§ **What to do**:
Find every line in the records below that holds the word "Installation" and copy it.

§ **Records for this task**:
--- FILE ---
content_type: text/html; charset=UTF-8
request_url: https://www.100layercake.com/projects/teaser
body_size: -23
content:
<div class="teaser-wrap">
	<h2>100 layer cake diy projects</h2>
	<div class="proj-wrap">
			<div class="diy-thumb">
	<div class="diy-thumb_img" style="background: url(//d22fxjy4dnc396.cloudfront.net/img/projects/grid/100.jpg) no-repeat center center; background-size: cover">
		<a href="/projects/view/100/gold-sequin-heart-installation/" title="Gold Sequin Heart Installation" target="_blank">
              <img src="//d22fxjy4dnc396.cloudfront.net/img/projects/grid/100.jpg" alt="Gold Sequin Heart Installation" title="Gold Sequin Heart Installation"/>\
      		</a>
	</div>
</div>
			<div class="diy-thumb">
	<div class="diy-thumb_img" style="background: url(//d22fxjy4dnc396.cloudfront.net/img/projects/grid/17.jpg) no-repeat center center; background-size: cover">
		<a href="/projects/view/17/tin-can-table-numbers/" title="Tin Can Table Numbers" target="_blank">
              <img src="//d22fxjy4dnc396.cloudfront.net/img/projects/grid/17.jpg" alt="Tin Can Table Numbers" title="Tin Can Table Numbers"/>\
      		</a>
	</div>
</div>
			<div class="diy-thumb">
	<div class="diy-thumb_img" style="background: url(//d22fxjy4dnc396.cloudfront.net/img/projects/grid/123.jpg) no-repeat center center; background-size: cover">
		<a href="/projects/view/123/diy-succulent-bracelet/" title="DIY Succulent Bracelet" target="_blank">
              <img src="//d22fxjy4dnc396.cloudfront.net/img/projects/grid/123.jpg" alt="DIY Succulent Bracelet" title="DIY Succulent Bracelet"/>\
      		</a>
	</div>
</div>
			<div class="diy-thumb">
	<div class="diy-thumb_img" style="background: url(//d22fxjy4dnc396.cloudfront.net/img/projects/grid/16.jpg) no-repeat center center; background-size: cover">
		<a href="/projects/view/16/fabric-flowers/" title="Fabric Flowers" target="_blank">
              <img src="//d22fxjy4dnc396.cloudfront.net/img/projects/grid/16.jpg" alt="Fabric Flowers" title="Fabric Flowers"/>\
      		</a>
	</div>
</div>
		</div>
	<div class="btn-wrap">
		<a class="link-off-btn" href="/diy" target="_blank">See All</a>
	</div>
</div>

§ **Solution below**:
		<a href="/projects/view/100/gold-sequin-heart-installation/" title="Gold Sequin Heart Installation" target="_blank">
              <img src="//d22fxjy4dnc396.cloudfront.net/img/projects/grid/100.jpg" alt="Gold Sequin Heart Installation" title="Gold Sequin Heart Installation"/>\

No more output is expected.